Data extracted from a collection
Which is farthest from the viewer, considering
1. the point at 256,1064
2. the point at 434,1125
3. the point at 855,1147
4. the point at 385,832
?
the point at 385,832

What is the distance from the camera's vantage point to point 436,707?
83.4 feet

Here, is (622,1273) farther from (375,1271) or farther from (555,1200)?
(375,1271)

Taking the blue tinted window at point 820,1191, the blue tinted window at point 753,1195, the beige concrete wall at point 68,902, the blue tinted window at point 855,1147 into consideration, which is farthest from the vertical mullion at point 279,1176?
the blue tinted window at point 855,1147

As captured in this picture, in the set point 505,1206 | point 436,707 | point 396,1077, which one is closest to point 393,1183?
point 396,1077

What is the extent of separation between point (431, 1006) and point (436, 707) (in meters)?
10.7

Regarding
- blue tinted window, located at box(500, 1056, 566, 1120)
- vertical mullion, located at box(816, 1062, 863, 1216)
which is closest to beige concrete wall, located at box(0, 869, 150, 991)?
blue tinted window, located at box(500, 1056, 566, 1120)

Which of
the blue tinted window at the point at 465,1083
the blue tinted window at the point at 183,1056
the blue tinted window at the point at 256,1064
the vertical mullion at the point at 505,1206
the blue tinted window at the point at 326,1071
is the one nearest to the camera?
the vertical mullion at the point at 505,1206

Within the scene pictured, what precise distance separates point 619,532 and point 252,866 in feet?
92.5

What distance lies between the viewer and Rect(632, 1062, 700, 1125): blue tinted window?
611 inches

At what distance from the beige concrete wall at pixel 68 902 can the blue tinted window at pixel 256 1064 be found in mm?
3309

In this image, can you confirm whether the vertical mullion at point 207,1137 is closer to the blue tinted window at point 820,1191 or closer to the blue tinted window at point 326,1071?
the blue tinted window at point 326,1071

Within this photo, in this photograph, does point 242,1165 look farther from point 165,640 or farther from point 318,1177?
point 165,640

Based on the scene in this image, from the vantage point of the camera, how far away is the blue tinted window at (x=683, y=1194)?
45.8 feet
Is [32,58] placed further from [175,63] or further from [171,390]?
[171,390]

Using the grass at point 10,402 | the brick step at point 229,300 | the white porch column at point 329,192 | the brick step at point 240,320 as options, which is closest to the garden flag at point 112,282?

Problem to solve
Return every line of the listing above verbatim, with no changes.

Answer to the problem
Which is farthest from the viewer, considering
1. the point at 256,1064
2. the point at 434,1125
3. the point at 855,1147
4. the point at 385,832
?
the point at 385,832

What is the distance from the camera's vantage point to point 436,707?
83.4 feet

Here, is (622,1273) farther from (375,1271) or farther from (555,1200)?
(375,1271)

Taking the blue tinted window at point 820,1191, the blue tinted window at point 753,1195, the beige concrete wall at point 68,902, the blue tinted window at point 855,1147 into consideration, which is farthest from the vertical mullion at point 279,1176?
the blue tinted window at point 855,1147

As captured in this picture, in the set point 505,1206 | point 436,707 | point 396,1077, which one is closest to point 393,1183?
point 396,1077

What is the extent of separation between point (431, 1006) and point (436, 707) (in meters)?
10.7

Regarding
- blue tinted window, located at box(500, 1056, 566, 1120)
- vertical mullion, located at box(816, 1062, 863, 1216)
which is closest to beige concrete wall, located at box(0, 869, 150, 991)?
blue tinted window, located at box(500, 1056, 566, 1120)

Which of
the blue tinted window at the point at 465,1083
the blue tinted window at the point at 183,1056
the blue tinted window at the point at 256,1064
the vertical mullion at the point at 505,1206
the blue tinted window at the point at 326,1071
is the one nearest to the camera?
the vertical mullion at the point at 505,1206

Within the scene pictured, what precise distance separates point 619,532 and point 252,866 in feet?
92.5

What distance lies between the viewer and Rect(632, 1062, 700, 1125): blue tinted window?
611 inches

At what distance from the beige concrete wall at pixel 68 902 can the blue tinted window at pixel 256 1064 be found in mm?
3309

In this image, can you confirm whether the vertical mullion at point 207,1137 is closer to the blue tinted window at point 820,1191 or closer to the blue tinted window at point 326,1071?
the blue tinted window at point 326,1071

Within this photo, in this photograph, does point 242,1165 look farther from point 165,640 or farther from point 318,1177?
point 165,640

Based on the scene in this image, from the vantage point of the camera, how far away is the blue tinted window at (x=683, y=1194)?
45.8 feet
Is [32,58] placed further from [175,63] or further from [171,390]?
[171,390]

Using the grass at point 10,402 | the brick step at point 229,300 | the white porch column at point 329,192 | the brick step at point 240,320 as options, which is closest to the garden flag at point 112,282?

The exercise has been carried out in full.